The Climate Action Reserve has approved the issuance of carbon offset credits for two greenhouse gas (GHG) destruction projects undertaken in September and November of 2015 by Minneapolis, Minnesota based ARCA Recycling, Inc.
The company, a wholly owned subsidiary of Appliance Recycling Centers of America, Inc. (NASDAQ:ARCI), explained that the carbon offset credits will be issued into the California cap-and-trade compliance program, resulting in approximately $1 million in revenue for ARCA and approximately $700,000 in revenue for ARCA’s joint venture, ARCA Advanced Processing, LLC (AAP).
The two destruction projects were said to be the result of the collection of GHGs, specifically chlorofluorocarbons (CFCs), from appliance recycling contracts throughout the U.S.

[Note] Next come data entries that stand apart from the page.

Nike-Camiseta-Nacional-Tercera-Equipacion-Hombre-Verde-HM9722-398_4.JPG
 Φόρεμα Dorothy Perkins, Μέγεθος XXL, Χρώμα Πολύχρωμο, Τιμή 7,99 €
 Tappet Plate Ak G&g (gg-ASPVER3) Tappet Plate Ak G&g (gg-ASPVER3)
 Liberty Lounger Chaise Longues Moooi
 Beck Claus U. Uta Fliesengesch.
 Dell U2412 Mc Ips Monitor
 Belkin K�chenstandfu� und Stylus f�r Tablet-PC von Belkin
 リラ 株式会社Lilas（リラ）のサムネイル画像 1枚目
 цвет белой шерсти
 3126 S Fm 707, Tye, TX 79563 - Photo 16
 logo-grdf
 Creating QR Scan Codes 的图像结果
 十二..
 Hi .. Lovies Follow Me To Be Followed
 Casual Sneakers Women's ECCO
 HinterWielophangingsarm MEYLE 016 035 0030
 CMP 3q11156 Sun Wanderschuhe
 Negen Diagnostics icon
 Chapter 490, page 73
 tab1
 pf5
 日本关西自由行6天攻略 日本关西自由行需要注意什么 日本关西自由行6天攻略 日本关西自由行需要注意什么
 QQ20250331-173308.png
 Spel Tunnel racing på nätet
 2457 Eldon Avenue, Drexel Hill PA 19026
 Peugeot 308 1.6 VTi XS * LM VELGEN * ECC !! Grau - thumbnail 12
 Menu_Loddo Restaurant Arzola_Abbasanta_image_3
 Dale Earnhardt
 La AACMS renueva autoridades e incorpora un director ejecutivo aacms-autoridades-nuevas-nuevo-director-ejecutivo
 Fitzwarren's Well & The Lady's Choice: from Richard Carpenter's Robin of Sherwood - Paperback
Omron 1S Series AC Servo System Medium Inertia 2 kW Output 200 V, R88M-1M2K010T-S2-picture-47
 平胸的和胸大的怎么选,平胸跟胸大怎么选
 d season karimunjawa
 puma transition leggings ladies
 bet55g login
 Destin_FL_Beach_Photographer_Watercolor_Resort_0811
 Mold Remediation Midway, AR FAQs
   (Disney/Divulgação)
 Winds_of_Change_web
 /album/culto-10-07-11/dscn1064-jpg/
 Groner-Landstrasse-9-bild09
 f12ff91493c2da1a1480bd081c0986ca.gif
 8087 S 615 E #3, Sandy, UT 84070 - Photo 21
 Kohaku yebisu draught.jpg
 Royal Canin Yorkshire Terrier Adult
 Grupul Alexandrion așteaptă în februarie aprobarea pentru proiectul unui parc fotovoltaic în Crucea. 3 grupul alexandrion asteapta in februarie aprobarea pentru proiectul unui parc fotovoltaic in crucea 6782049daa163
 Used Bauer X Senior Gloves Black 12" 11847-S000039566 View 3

The California cap-and-trade program encourages the destruction of GHGs in exchange for carbon offsets that can be used by regulated emitters in California to satisfy a portion of their compliance regulations.
By destroying the GHGs, ARCA said that it ensures they are never released into the atmosphere and do not contribute to global warming or ozone depletion.
Working with its project partner, ClimeCo Corporation, ARCA and AAP contract for GHG destruction at a certified third-party facility.
The company said that this time-consuming, highly regulated process includes rigorous monitoring, verification and review to ensure the integrity of the destruction activities.
According to ARCA, due to this complex process, there is often a substantial lag time in recognising revenue from such activities. These credits resulted from refrigerants collected in early and mid-2015. ARCA and AAP have since accumulated additional GHGs and anticipate further destruction projects soon.
“These efforts complement our commitment to responsibly collect the refrigerant gases in the appliances we process and also provide an important source of our on-going byproduct revenue stream,” commented Edward R. Cameron, ARCA Recycling’s President.